Michlic collects these and other stories, from which emerges the nearly unknown fate of Jewish children trying to survive on their own in the non-Jewish environment “where it was hard to distinguish friends from enemies”. She emphasized, quoting Laurence Langer, that “conventional historians deceived the victims by privileging the perpetrators, as the Nazi regime used to produce official archive documents. According to this position it can be stated that the youngest Victims and Survivors were deceived to the greatest extent by being refused not only their causative skills, but also a proper position as subjects of historical research”.

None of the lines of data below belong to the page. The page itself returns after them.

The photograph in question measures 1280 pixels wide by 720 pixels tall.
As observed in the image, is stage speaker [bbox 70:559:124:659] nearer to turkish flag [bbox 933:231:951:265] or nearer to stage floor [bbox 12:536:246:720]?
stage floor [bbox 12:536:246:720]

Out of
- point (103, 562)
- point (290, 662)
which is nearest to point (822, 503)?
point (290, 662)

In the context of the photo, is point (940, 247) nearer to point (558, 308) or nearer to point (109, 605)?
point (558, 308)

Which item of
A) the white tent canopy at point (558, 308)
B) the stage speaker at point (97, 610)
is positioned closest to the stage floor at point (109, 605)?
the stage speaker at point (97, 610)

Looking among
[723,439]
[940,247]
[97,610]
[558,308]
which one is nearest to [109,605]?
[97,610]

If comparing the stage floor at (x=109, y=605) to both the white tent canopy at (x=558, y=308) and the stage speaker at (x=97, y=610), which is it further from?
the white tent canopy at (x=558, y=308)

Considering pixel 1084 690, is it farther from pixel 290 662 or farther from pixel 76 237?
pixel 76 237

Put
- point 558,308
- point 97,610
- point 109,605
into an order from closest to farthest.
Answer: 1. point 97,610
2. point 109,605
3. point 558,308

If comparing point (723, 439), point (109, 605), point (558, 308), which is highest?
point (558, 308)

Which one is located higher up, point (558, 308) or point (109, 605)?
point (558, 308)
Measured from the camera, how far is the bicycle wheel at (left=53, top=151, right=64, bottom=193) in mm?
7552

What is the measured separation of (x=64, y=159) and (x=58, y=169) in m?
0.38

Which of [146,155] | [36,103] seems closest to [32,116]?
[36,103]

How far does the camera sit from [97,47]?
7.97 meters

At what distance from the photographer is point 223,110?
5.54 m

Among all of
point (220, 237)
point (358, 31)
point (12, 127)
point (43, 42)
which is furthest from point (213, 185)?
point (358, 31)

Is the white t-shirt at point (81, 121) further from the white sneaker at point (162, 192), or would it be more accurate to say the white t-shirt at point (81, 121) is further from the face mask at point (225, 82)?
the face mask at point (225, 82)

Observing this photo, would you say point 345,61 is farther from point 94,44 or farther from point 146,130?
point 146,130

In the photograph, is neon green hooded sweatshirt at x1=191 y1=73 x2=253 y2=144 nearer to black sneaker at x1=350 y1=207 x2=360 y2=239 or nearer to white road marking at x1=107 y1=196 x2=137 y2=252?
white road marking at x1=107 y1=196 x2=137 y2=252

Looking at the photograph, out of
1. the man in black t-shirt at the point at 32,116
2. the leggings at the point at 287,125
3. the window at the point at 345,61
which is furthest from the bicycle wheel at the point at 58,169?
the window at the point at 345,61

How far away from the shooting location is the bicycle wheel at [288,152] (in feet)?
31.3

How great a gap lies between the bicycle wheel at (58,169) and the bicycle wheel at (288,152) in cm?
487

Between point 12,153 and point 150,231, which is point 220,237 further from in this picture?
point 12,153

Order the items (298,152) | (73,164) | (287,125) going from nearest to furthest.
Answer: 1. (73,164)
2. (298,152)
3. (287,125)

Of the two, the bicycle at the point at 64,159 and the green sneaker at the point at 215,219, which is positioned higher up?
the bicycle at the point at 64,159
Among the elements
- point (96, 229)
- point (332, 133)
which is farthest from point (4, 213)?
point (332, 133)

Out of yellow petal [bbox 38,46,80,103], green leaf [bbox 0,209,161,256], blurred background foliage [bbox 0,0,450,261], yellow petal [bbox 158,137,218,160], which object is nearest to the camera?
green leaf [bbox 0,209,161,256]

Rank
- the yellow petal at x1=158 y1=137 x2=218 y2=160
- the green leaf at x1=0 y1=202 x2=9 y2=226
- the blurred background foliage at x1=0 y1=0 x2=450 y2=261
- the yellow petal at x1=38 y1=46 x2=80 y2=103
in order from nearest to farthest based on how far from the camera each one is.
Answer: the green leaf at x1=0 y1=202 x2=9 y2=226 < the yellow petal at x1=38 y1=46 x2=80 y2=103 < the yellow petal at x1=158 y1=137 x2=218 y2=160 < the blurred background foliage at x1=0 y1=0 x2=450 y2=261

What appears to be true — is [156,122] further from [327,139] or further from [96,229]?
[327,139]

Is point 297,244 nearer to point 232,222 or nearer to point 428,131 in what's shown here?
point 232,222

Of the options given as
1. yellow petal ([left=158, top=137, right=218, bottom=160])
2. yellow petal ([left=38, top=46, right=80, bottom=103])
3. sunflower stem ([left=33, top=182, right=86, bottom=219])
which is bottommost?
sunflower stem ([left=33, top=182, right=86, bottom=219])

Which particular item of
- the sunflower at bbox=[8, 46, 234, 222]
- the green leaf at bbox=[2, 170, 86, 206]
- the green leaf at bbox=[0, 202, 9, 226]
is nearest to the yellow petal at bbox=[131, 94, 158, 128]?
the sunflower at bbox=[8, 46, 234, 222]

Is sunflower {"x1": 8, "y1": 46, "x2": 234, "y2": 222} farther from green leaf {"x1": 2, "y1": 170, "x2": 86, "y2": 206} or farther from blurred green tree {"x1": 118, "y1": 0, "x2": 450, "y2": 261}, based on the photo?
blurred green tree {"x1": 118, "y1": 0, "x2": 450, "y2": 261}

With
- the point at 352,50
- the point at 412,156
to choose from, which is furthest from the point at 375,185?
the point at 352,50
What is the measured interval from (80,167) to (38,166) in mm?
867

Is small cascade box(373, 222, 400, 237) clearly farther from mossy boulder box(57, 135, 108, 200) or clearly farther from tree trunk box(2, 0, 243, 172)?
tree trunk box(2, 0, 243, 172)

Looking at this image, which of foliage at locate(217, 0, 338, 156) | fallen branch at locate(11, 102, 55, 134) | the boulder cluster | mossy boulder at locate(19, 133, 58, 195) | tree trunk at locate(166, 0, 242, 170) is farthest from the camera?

(…) in June 1945 Mina Halberstadt-Kapłan considered Lena to be a shrewd and sharp-witted kid, but difficult and restless, full of anger and behaving in an arrogant way. But she assumed that Lena, originating from Lublin just as herself, had experienced in her young life so much hardship and pain and she needs rehabilitation of both her body and soul. (…) She made her responsible for a younger child in the group and appointed supervisor of hygiene among her mates. Halberstadt-Kapłan noticed that within the period of three months, Lena underwent visible emotional and psychological transformation. From a boisterous and quarrelsome girl she transformed into a kind, sympathetic and caring child, willing to start school in September 1945.